▶ [EXTRACT TO READ]
*** Begin section ***

9/24/07 Thompson v. Liberty Life Assurance Company

Case No. 06-cv-117-SM, Opinion No. 2007 DNH 119

 

Plaintiff brought suit seeking benefits under her former employer’s ERISA-governed long-term disability plan.  Because that plan vested the plan administrator (which was also the insurer underwriting the plan’s benefits) with discretion to make benefits eligibility determinations, the plaintiff was obligated to demonstrate that its decision to deny her application for benefits was “arbitrary and capricious.”  Although there was substantial evidence in the record supportive of plaintiff’s claim that she was disabled, there was also “reasonably sufficient evidence” to support the plan administrator’s contrary decision.  Noting that it was bound by the applicable standard of review, the court concluded that it was constrained to uphold the plan administrator’s decision.  15 pages.  Chief Judge Steven J. McAuliffe.

*** End section ***

▶ [PROVIDED INFORMATION]

*** Begin section ***

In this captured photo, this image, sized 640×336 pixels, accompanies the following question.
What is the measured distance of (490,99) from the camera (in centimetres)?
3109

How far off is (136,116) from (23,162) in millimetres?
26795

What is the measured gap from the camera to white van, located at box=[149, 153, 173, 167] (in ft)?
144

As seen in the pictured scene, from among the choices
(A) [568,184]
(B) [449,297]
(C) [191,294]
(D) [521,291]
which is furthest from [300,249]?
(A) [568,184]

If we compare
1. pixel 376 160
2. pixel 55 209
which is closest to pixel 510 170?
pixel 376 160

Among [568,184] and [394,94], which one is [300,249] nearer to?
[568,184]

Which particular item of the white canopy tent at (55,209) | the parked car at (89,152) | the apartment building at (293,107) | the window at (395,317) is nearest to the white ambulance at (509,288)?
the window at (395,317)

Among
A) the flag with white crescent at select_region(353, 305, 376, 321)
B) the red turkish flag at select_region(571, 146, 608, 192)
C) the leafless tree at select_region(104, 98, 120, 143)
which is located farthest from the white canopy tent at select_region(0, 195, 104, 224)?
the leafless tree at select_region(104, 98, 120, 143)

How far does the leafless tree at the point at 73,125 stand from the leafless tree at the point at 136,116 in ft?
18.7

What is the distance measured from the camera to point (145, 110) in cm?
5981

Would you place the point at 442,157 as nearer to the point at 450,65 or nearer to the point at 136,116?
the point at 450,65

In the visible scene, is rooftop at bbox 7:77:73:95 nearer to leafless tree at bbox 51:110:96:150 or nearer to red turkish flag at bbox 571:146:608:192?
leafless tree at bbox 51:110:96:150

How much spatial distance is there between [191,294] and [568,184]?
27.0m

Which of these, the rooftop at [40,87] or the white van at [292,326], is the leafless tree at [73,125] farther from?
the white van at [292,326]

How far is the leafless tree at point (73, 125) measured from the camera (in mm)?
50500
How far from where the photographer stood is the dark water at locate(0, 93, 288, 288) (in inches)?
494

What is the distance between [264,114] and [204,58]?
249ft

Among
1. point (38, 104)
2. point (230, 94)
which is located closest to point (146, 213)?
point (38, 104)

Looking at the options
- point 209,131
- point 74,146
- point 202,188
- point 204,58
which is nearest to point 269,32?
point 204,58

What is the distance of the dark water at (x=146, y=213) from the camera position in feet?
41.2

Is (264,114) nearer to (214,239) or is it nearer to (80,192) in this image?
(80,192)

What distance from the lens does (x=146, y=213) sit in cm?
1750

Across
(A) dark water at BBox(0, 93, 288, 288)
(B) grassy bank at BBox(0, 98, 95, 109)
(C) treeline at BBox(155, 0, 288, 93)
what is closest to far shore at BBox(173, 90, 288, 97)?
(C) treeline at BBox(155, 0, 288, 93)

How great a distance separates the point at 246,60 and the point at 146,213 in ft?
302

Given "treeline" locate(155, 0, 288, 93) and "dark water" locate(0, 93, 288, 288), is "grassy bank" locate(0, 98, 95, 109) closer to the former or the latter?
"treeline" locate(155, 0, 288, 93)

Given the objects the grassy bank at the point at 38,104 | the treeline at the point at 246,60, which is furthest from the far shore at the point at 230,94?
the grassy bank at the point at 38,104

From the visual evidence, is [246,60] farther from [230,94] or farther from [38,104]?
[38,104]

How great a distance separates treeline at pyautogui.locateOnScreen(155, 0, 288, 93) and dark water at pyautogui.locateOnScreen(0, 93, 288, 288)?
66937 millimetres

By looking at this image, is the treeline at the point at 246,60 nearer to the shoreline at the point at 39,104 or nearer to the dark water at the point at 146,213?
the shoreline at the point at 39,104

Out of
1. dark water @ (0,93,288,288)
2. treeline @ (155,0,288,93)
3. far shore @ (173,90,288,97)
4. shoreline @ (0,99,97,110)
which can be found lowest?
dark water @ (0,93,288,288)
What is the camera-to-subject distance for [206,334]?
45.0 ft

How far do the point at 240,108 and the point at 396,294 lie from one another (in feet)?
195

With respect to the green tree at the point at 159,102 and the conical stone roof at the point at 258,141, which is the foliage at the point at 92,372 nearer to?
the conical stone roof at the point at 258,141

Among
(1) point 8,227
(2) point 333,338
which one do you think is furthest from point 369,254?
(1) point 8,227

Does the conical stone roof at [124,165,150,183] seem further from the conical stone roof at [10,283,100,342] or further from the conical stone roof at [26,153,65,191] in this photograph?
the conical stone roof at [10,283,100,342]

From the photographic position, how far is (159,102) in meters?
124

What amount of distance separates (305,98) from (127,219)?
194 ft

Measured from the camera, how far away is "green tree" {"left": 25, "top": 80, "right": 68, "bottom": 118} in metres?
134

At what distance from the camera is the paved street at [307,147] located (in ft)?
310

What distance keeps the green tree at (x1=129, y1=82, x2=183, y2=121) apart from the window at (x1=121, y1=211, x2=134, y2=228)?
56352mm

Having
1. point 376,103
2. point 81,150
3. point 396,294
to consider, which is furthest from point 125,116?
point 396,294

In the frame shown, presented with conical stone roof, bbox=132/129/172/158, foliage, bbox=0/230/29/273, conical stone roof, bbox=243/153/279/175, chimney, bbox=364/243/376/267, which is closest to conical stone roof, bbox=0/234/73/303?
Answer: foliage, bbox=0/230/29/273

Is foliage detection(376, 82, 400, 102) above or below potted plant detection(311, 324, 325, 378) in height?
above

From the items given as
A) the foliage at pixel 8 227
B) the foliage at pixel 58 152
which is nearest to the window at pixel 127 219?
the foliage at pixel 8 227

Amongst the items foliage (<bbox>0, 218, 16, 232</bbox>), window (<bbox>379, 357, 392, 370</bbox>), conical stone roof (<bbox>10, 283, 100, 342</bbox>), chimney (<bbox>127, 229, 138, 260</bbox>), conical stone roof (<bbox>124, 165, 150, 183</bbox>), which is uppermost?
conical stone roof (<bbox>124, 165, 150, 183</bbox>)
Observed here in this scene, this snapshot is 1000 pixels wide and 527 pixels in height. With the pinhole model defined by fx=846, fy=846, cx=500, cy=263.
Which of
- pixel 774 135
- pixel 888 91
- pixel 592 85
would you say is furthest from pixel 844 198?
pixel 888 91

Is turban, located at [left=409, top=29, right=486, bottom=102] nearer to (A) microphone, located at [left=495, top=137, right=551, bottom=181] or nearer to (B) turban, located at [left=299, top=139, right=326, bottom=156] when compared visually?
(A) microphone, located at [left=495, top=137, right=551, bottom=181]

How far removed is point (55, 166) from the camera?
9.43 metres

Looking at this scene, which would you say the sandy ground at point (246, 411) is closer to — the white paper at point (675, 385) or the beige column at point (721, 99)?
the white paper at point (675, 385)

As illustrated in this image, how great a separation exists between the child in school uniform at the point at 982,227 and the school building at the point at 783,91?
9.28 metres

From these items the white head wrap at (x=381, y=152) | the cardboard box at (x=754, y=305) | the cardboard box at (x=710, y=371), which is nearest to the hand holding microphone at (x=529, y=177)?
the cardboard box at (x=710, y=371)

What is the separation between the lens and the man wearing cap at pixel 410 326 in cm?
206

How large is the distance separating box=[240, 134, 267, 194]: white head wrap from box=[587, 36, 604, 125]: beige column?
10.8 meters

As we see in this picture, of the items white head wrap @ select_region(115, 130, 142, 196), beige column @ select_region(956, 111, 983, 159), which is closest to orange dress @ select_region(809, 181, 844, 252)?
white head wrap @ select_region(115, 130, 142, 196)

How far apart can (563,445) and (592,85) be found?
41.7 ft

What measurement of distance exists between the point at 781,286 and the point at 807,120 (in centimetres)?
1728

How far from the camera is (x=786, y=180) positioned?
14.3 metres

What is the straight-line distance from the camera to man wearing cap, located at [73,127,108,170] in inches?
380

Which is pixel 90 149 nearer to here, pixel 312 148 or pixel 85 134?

*** End section ***
*** Begin section ***

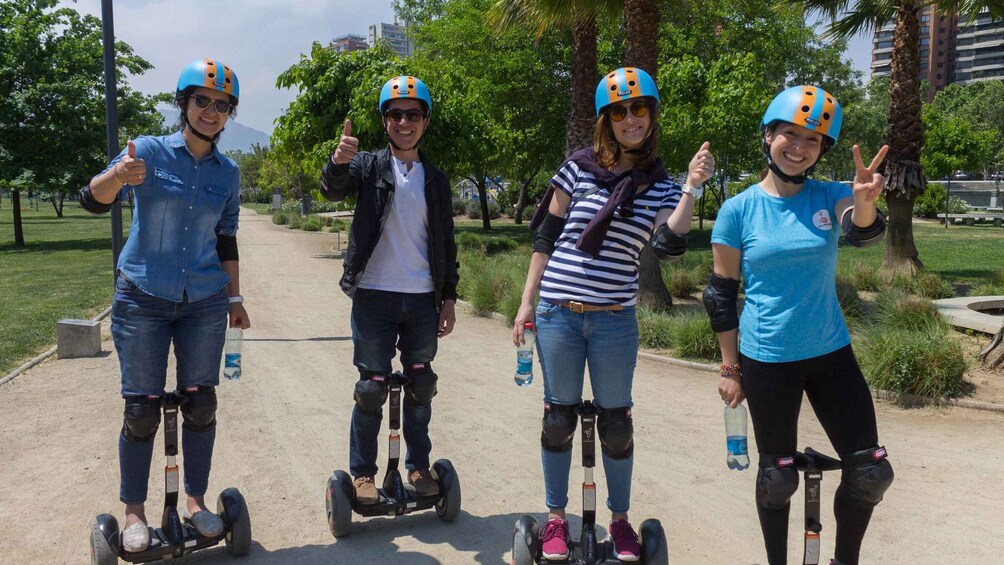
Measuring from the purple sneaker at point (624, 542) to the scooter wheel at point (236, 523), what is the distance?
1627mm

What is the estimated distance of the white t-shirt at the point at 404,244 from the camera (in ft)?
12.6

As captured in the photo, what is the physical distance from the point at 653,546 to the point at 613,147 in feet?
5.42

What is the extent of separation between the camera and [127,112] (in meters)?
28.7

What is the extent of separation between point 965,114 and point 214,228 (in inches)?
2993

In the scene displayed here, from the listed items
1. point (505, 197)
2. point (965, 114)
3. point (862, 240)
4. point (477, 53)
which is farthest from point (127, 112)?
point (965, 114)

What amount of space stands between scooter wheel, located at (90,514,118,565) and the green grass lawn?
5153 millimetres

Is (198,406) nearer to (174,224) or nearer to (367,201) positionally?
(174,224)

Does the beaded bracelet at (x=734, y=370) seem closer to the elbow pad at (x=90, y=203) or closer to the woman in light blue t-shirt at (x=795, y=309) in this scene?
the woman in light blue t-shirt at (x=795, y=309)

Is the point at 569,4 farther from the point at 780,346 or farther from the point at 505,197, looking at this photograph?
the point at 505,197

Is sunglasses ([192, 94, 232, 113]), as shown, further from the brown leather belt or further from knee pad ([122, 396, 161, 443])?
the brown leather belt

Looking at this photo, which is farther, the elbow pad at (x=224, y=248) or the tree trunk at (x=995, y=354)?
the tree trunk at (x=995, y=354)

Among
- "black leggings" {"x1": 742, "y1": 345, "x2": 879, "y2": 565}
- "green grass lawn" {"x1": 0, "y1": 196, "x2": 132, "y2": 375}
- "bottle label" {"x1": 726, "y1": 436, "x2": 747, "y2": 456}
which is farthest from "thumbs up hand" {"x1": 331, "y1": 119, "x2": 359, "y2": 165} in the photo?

*** End section ***
*** Begin section ***

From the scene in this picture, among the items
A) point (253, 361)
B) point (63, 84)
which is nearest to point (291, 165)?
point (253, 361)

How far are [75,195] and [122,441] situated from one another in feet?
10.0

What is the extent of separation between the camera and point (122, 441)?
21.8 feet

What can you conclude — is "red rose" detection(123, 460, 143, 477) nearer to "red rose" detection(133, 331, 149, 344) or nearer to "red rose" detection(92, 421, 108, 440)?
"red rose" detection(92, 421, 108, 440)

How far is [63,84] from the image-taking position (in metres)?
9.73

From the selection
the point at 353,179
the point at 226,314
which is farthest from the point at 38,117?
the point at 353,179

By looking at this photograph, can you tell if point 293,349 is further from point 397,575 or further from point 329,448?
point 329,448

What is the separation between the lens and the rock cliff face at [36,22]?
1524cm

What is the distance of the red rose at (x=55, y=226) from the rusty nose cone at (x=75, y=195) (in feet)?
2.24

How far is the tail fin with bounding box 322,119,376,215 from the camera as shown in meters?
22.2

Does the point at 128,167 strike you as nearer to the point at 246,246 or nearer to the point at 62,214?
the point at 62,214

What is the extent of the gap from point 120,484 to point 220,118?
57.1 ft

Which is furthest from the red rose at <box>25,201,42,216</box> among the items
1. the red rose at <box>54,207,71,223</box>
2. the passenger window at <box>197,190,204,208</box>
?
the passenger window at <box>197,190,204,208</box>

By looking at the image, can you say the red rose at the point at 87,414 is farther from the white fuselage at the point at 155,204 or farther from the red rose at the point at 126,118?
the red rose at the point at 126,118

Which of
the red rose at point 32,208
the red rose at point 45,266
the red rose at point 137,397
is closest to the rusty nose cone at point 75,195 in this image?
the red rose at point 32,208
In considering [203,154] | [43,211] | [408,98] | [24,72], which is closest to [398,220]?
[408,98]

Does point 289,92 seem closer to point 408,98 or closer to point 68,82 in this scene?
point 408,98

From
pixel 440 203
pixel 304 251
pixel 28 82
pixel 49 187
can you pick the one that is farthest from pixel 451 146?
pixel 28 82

*** End section ***

▶ [COMPLETE THE FOLLOWING]
1. According to the case summary, what did the plaintiff have to show about the plan administrator's decision to deny her benefits?
2. Reproduce the part of the case summary starting with "Plaintiff brought suit" and going on through "Steven J. McAuliffe.".

▶ [ANSWER SECTION]
1. That the decision was "arbitrary and capricious."

2.
Plaintiff brought suit seeking benefits under her former employer’s ERISA-governed long-term disability plan.  Because that plan vested the plan administrator (which was also the insurer underwriting the plan’s benefits) with discretion to make benefits eligibility determinations, the plaintiff was obligated to demonstrate that its decision to deny her application for benefits was “arbitrary and capricious.”  Although there was substantial evidence in the record supportive of plaintiff’s claim that she was disabled, there was also “reasonably sufficient evidence” to support the plan administrator’s contrary decision.  Noting that it was bound by the applicable standard of review, the court concluded that it was constrained to uphold the plan administrator’s decision.  15 pages.  Chief Judge Steven J. McAuliffe.